As sessões diárias de autorretratos começaram exibindo somente sua própria pele e tecidos monocromáticos. A cada nove dias a artista trabalhava uma fase distinta, guiada por uma cor específica. A fase vermelha foi executada, por exemplo, num período de reflexões sobre as urgências indígenas no país. Os objetos utilizados eram de seu cotidiano de isolamento social, de seu universo particular. Seu intuito era de não ocultar nada – um claro reflexo antagônico do que acontecia no país naquele momento. Os autorretratos que publicava em suas redes sociais eram uma maneira de lidar com seus medos, angústias, alegrias.

“Ao longo da produção, fui postando diariamente no Instagram e pessoas começaram a interagir comigo virtualmente, me pedindo para continuar publicando e produzindo meus autorretratos. Percebi que tinha, então, atingido meu objetivo: As pessoas estavam se reconhecendo em mim através daquele projeto, que me fortalecia e as fortalecia também. A partir disso, diálogos verdadeiros, reais e necessários com elas começaram a surgir. Isso não foi algo planejado, eu só decidi produzir todos os dias uma foto com o que eu tinha ao meu redor. Nisso, criei padrões e rituais para lograr uma foto boa por dia e fotografava até chegar a essa foto. Às vezes a sessão durava cinco minutos, outras vezes, meia hora.”

Assim, Protocolo diário tornou-se um projeto maior, uma fuga para muitas pessoas e que instigava cada vez mais o lado educadora de Cardim com a pergunta: O que as outras pessoas podem aprender com as minhas experiências e vice-versa?

“A única coisa que eu sabia é que eu precisava fazer esse projeto. Eu não sabia como seria o diálogo com as pessoas, mas precisava fazer aquilo primeiramente por mim, para me cuidar física e mentalmente, para poder estar de alguma forma em contato com pessoas conhecidas e que meu isolamento fosse somente físico e não social. Mas para isso, eu precisava olhar para mim. No entanto, o tempo todo eu estava refletindo o mundo externo com todos os fatos e angústias que me impactavam. É ainda muito forte pensar que durante a pandemia a gente viu a quantificação de mortes sem nomes próprios. Eu queria nomear essas pessoas a partir de mim mesma, especialmente a primeira pessoa a morrer de covid, uma empregada doméstica, Rosana Urbano. Eu presto a minha homenagem à essa mulher enquanto mulher negra que tem uma história e trabalha com educação, que fotografa e produz arquivos fotográficos, imagens, retratos que questionam outros retratos. Esse corpo a ser identificado em Protocolo diário é uma pessoa a ser nomeada em toda sua completude. Por isso, são várias ‘Mônicas’ que foram autorretratadas.”

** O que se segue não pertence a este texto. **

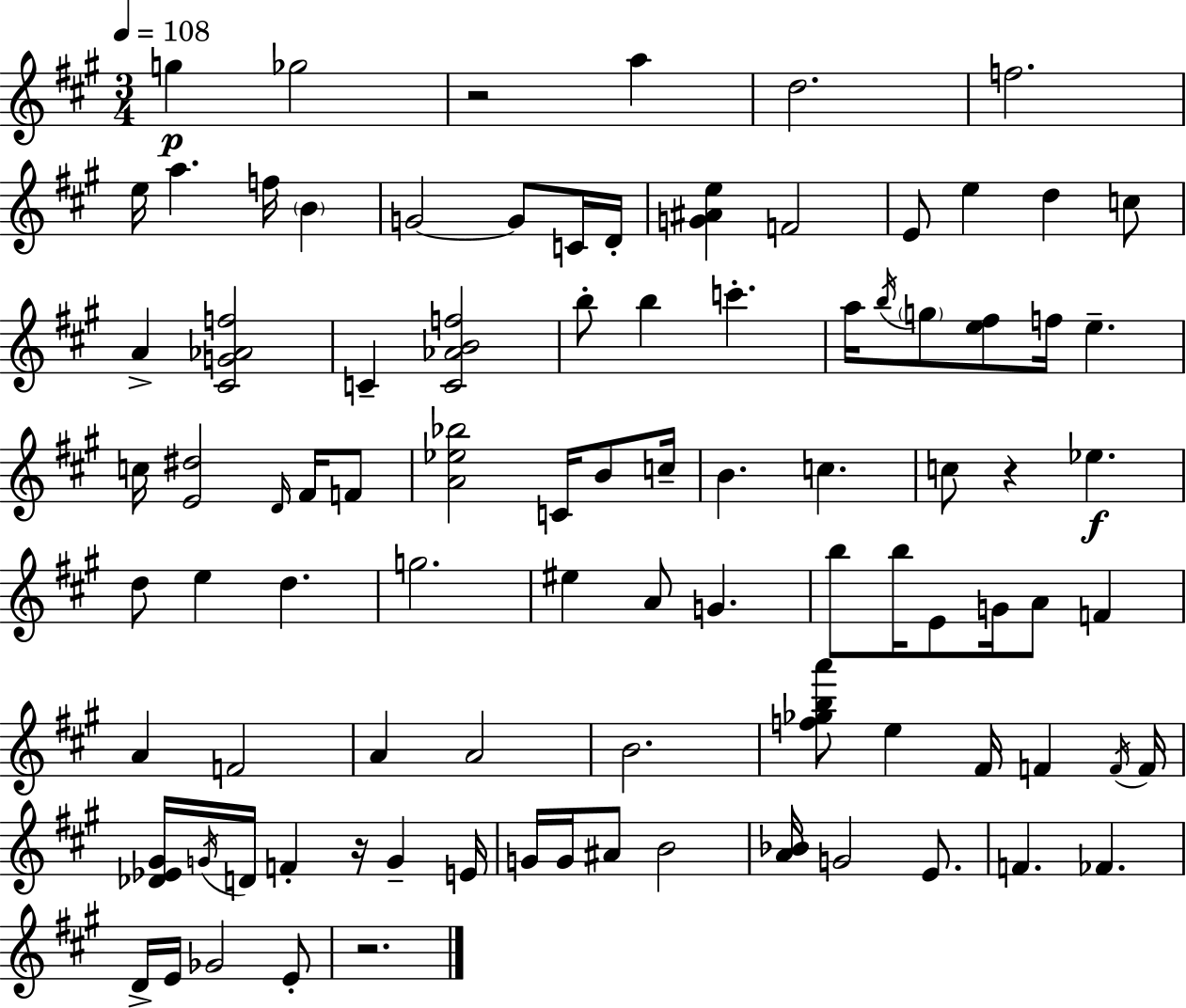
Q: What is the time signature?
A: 3/4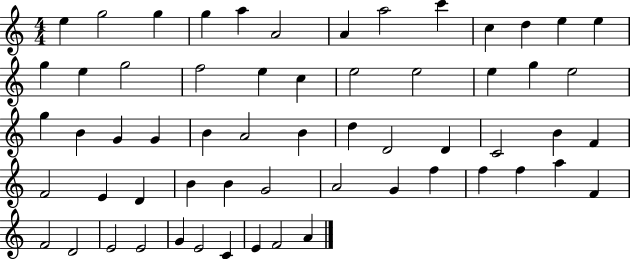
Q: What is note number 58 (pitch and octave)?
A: E4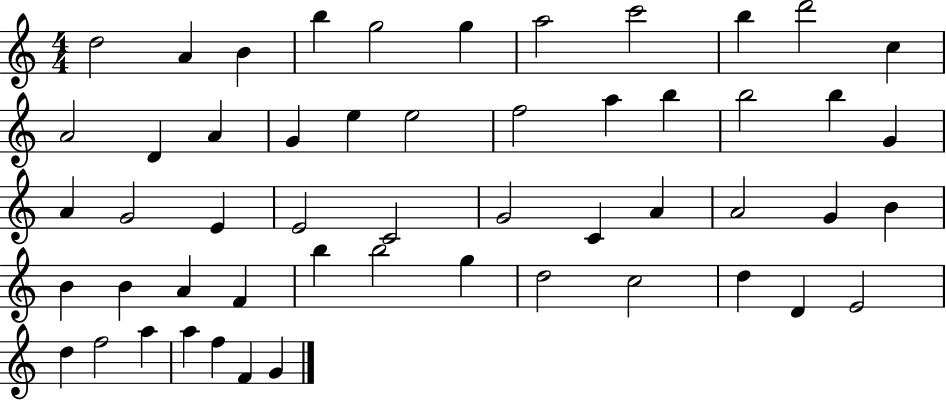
{
  \clef treble
  \numericTimeSignature
  \time 4/4
  \key c \major
  d''2 a'4 b'4 | b''4 g''2 g''4 | a''2 c'''2 | b''4 d'''2 c''4 | \break a'2 d'4 a'4 | g'4 e''4 e''2 | f''2 a''4 b''4 | b''2 b''4 g'4 | \break a'4 g'2 e'4 | e'2 c'2 | g'2 c'4 a'4 | a'2 g'4 b'4 | \break b'4 b'4 a'4 f'4 | b''4 b''2 g''4 | d''2 c''2 | d''4 d'4 e'2 | \break d''4 f''2 a''4 | a''4 f''4 f'4 g'4 | \bar "|."
}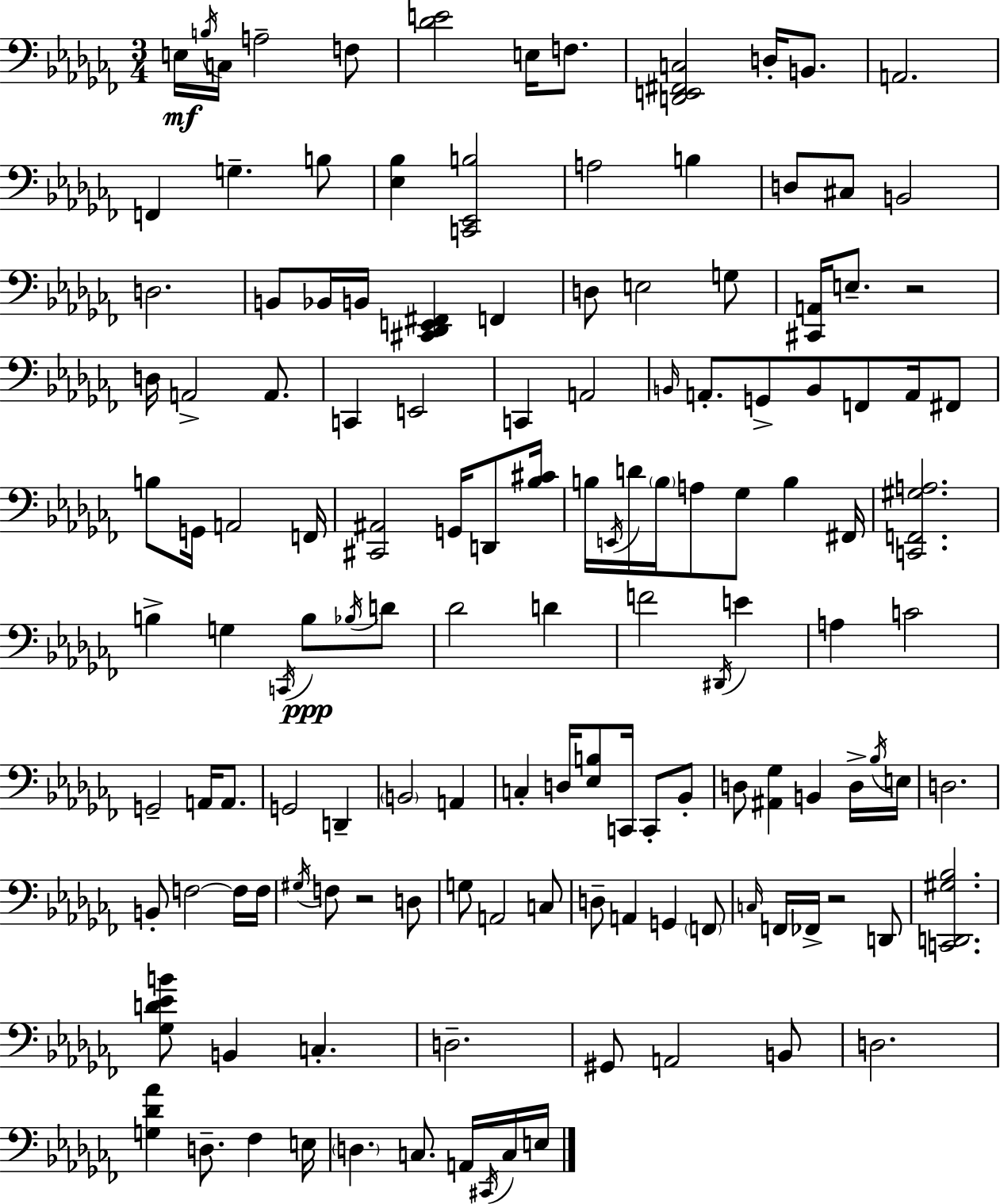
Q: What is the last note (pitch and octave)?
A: E3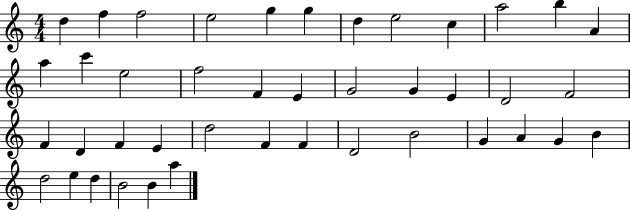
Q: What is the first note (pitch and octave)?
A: D5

Cardim encerrou seu projeto protocolar do cotidiano pandêmico em uma última sessão de autorretratos realizada na própria instalação de sua mostra no MAC USP. Ali, mesclou técnicas da fotografia e tecnologia de imagens com tecnologias ancestrais de cura através de ervas e flores fotografadas. Nesses registros de seu ritual de cura ancestral, a artista representa com seu Eu seus pares ancestrais e contemporâneos, conectados, evocados e eternizados em si. ///

Mônica Cardim é doutoranda em Artes pelo Programa de Pós-graduação Interunidades em Estética e História da Arte da Universidade de São Paulo. Pesquisa a representação de pessoas negras em retratos fotográficos do alemão Alberto Henschel, produzidos no Brasil no século 19. Foi contemplada com o Prêmio Vídeo USP-TV Cultura 2020 com o vídeo Retratos transatlânticos: circulação de representações da afrodiáspora brasileira na fotografia de Alberto Henschel.

Renata Martins (1980) é educadora, crítica de arte e curadora independente natural de São Paulo e residente em Bonn, Alemanha. É mestre em Literatura Alemã pela USP e especialista em Curadoria de Arte pela Universidade das Artes de Berlin. Foi residente do programa Vila Sul do Instituto Goethe de Salvador (2020-2022), onde concebeu e organizou o Catálogo Arte Mais – Panorama de Artistas Transvestigeneres nos Brasil @catalogoartemais.